**Exercise tasks**
1 – Answer these questions from the passage on the IPv6 Task Force, one answer per line, labeled like the questions.
(a) Which dimension is addressed by the IPv6 Task Force Steering Committee?
(b) Besides Europe, which country is named where IPv6 "will not happen only"?
(c) By the end of what year was the European IPv6 Task Force to develop its action plan?
2 – Continue the passage on the IPv6 Task Force, picking up after its final sentence.

>> START Text passage

The political dimension is addressed by the IPv6 Task
Force Steering Committee (IPv6 TF-SC), whose main
goals are discovering and filling any existing gaps,
to provide strategic guidance with the assistance
of a number of industry and academic players, to quickly
propose measures to appropriate bodies, to coordinate
with the European Commission, and to validate various
long-term projects and the implementation of proposed
measures towards the global deployment of IPv6.
IPv6 involves a great deal of global cooperation.
IPv6 will not happen only in Europe or only in Japan.
Three major projects have achieved very relevant results
that included a tight liaison with similar international
initiatives, generating strong industry and government
awareness globally for IPv6.
4. The
European IPv6 Task Force
The European Commission
started an IPv6 Task Force with key European and
worldwide players, to develop a comprehensive action
plan by the end of 2001 for accelerating the availability
of IPv6.

>> END Text passage
>> START Record set

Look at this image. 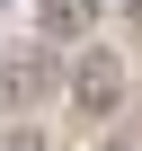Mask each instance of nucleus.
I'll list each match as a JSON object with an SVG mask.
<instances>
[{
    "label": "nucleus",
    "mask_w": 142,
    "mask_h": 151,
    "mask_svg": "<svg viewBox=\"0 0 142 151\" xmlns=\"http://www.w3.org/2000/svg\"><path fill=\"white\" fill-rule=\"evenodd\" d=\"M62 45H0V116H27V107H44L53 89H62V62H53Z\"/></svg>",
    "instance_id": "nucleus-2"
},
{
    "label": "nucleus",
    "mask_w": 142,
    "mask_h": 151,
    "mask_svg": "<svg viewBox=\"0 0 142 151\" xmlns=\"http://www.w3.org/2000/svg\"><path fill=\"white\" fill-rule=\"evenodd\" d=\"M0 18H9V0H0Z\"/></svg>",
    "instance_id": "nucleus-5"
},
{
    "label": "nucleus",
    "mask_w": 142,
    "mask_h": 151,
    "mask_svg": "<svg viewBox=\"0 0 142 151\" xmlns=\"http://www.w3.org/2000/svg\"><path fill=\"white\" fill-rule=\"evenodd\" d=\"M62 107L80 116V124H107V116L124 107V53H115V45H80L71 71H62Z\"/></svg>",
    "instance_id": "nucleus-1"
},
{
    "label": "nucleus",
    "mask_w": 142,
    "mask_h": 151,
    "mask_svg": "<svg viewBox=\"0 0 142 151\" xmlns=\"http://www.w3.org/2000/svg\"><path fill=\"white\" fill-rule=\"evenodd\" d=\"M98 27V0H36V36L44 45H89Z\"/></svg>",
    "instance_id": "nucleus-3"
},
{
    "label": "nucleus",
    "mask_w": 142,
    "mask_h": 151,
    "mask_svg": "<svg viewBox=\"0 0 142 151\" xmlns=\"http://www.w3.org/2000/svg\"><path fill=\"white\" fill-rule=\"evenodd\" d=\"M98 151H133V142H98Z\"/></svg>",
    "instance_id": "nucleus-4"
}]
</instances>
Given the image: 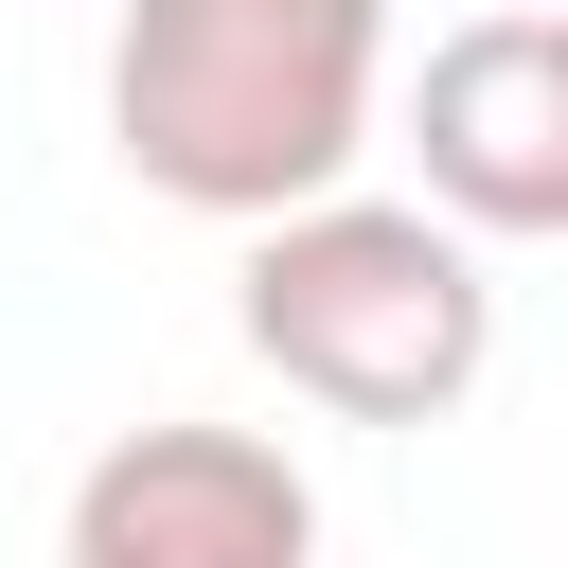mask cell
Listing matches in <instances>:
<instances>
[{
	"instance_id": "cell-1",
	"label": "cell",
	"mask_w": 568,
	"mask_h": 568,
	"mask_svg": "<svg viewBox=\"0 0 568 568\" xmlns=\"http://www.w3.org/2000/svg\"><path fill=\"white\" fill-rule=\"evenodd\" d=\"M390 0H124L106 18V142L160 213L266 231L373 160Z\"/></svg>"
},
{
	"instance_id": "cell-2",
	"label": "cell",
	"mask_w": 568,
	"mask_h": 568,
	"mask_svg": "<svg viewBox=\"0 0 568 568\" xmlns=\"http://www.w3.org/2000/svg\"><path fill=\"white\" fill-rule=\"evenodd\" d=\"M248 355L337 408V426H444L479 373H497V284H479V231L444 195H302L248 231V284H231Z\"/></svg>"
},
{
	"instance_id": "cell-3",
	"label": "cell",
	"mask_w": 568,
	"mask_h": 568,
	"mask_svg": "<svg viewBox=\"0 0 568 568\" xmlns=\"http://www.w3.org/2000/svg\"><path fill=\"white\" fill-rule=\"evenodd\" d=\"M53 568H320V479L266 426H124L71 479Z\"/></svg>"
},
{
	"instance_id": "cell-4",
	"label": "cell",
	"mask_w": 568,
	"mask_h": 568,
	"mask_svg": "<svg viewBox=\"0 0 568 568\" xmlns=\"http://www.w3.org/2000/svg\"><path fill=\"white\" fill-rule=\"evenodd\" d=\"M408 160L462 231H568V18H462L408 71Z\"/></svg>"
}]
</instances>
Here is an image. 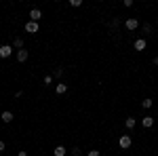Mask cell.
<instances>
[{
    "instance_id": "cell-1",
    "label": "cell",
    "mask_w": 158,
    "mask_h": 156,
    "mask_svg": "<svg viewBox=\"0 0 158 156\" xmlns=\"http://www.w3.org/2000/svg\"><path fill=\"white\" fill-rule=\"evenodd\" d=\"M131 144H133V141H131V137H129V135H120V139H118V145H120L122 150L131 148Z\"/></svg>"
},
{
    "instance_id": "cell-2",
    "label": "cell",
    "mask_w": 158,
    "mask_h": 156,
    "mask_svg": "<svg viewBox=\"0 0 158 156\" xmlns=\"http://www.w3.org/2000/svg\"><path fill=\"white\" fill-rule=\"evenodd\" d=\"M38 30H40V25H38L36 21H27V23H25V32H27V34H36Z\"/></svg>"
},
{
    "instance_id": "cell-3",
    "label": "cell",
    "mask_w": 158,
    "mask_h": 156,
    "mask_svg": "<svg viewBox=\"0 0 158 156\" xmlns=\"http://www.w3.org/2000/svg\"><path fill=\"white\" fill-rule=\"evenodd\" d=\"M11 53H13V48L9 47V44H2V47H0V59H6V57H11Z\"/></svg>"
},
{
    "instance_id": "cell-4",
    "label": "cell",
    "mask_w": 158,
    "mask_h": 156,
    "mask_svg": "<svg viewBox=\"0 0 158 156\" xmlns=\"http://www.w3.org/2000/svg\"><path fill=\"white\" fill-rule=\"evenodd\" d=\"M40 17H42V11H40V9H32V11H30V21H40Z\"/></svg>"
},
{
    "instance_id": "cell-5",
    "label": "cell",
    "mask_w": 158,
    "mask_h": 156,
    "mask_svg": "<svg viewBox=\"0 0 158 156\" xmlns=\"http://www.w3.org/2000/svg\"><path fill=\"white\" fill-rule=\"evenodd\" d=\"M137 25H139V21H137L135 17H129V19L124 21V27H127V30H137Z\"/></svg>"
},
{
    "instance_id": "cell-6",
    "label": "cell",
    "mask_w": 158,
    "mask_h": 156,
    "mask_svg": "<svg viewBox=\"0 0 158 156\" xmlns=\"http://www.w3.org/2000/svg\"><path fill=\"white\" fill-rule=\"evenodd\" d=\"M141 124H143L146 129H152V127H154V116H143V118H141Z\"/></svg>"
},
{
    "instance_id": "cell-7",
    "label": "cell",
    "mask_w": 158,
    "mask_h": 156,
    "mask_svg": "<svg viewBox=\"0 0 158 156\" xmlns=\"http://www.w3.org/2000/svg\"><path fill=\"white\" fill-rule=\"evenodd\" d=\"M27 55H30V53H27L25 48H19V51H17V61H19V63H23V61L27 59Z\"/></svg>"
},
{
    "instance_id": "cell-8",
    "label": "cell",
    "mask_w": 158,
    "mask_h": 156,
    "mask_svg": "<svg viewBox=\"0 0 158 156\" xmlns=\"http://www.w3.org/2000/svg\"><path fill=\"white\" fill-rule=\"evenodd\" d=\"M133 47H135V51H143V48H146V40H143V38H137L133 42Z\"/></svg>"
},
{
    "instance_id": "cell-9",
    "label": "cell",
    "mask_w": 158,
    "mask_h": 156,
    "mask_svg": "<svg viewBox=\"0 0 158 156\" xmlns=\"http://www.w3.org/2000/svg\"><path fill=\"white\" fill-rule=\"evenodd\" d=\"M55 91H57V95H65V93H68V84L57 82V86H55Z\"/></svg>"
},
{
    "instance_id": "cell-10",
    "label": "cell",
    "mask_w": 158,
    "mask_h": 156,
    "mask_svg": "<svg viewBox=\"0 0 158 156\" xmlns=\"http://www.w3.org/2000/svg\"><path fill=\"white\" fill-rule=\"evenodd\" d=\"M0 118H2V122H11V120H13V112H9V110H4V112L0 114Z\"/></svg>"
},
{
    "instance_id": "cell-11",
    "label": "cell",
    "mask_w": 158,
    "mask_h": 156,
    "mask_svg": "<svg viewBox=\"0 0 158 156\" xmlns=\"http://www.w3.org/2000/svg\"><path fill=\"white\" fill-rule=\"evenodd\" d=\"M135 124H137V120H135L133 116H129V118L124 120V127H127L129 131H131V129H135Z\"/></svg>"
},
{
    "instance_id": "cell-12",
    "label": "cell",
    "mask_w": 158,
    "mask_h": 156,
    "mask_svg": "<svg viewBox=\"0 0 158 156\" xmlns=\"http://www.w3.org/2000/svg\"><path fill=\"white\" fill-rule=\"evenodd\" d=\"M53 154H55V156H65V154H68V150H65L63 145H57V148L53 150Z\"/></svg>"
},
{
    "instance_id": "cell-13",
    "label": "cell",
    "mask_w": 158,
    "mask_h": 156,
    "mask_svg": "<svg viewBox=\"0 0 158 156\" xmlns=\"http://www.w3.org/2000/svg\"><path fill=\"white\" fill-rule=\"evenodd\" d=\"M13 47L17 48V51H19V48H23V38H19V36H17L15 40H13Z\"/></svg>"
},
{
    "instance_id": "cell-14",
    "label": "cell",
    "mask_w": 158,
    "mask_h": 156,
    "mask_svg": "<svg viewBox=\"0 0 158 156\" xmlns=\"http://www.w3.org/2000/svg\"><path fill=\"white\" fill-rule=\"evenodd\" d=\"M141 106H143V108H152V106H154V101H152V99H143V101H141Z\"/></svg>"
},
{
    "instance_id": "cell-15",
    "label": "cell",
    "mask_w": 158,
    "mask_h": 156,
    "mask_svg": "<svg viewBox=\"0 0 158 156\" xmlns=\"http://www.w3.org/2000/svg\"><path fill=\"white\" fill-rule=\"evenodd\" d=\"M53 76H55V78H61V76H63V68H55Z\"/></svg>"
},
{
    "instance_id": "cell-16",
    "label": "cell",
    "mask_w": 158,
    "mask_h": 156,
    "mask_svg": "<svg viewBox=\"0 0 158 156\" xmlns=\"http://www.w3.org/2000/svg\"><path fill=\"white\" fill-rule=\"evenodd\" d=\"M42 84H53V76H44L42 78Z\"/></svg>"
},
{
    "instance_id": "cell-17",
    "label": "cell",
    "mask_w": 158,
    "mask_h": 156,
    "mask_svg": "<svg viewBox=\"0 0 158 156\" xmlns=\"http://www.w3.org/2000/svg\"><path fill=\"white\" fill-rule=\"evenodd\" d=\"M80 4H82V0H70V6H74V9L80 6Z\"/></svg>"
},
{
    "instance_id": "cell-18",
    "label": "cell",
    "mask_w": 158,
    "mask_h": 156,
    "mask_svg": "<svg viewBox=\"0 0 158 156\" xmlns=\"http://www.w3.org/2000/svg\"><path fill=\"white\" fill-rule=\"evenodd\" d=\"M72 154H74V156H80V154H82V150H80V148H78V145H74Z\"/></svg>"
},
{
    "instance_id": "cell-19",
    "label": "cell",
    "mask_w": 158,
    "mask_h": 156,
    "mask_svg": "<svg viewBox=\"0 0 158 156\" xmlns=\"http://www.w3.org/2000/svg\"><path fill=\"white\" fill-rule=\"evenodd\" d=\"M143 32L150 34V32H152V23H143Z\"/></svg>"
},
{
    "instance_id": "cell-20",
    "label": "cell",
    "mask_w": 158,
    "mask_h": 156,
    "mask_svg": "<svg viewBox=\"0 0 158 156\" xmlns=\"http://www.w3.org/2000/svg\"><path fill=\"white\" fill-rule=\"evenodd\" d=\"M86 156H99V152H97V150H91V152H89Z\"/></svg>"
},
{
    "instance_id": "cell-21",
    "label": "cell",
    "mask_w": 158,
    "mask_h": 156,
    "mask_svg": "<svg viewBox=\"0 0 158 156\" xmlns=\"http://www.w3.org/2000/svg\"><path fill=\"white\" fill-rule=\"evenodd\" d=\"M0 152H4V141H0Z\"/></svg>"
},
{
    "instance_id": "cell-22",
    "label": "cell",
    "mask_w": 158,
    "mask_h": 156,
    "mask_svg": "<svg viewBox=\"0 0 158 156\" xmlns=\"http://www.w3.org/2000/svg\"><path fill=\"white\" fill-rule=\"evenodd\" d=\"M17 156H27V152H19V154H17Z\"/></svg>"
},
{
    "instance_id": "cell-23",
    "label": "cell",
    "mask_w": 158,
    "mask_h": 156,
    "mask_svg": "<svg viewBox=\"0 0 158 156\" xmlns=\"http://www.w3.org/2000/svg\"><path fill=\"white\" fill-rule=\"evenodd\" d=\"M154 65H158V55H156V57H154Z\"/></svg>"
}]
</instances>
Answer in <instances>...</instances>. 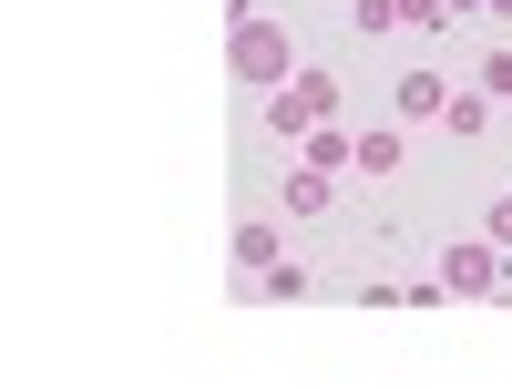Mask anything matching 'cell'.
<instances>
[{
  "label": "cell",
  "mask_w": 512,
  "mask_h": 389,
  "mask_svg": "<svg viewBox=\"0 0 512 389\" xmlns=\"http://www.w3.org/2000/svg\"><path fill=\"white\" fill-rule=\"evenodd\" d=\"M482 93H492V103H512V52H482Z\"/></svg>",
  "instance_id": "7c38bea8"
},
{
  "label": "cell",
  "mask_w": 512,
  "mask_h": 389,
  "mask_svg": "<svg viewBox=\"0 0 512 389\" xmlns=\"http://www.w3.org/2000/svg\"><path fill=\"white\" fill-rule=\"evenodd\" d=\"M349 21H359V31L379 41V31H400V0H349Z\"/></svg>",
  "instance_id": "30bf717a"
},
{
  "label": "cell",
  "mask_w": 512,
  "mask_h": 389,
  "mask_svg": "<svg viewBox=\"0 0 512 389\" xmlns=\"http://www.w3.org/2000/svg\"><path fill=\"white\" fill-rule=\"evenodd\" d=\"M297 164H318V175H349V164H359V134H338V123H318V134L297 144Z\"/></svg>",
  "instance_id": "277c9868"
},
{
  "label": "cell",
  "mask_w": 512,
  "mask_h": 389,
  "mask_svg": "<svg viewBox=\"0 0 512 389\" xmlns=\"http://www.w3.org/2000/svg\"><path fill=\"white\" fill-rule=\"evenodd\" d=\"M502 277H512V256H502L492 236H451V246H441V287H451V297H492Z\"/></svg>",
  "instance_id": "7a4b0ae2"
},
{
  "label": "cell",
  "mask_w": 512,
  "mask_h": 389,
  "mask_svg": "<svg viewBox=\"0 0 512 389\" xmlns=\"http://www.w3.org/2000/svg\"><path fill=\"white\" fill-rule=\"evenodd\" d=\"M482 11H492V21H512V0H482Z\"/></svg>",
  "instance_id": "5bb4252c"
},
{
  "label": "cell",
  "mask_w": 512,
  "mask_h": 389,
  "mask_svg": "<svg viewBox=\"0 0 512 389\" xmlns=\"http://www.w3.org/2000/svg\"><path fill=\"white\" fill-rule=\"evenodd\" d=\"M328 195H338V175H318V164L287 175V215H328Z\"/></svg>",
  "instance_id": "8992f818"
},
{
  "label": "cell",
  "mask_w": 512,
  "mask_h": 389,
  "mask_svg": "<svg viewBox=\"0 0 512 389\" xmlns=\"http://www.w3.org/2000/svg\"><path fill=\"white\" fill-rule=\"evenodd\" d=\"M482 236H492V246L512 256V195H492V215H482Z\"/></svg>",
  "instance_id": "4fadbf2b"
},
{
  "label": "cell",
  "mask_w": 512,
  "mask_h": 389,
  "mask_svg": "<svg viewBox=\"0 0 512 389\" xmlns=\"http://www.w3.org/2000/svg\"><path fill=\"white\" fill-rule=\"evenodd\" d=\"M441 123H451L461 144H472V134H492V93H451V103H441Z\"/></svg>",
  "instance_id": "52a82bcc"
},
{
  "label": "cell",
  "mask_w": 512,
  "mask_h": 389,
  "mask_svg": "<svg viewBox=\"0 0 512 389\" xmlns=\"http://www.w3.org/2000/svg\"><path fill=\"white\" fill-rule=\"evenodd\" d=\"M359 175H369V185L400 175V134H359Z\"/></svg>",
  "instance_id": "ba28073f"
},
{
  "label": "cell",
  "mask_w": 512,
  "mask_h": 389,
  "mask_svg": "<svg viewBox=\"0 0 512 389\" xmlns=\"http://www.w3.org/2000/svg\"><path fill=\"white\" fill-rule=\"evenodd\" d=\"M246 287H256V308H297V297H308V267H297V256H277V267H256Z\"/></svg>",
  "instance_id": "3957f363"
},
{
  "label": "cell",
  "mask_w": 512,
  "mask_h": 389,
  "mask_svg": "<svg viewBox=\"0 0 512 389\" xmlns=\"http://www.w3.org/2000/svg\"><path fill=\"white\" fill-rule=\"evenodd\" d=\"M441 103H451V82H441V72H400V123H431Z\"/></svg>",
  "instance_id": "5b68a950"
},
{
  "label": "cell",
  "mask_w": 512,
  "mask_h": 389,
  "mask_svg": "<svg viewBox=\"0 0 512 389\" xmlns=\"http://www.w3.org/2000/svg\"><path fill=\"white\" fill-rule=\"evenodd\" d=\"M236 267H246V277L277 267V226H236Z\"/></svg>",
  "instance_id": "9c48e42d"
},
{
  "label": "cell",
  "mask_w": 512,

>> END Record set

**Answers to the tasks**
1 –
(a) The political dimension.
(b) Japan.
(c) 2001.

2 –
The conclusions and recommendations of the Task Force
were successfully submitted to the European Council
Spring Meeting of 2002, under the Spanish presidency
(Barcelona), and in the context of this
document, a series of recommendations
pertaining to the implementation of IPv6 by all
relevant ICT sectors were proposed by the Commission.
As a result, the Heads of State resolution was to
prioritize the widespread availability and use of
broadband networks throughout the Union by 2005, and
the deployment of the new Internet protocol, IPv6,
as part of the e-Europe
2005 initiative.
One of the main achievements was a communication from
the Commission to the Council and the European Parliament
called, Next Generation Internet - priorities for
action in migrating to the new Internet protocol IPv6.
In a complementary action, the European Commission
called for the renewal of the mandate of the IPv6
Task Force as a platform for debate on critical issues
concerning IPv6 deployment.
As a consequence, the IPv6
TF-SC project is to be the main strategic instrument
for fostering the deployment of IPv6 technology in
Europe. In addition, the project has collaborated
with other regional groups and initiatives deploying
IPv6, and fostered a number of similar initiatives,
including national IPv6 Task Forces in more than 25
countries around the world, with a similar number
under formation (http://www.ipv6tf.org).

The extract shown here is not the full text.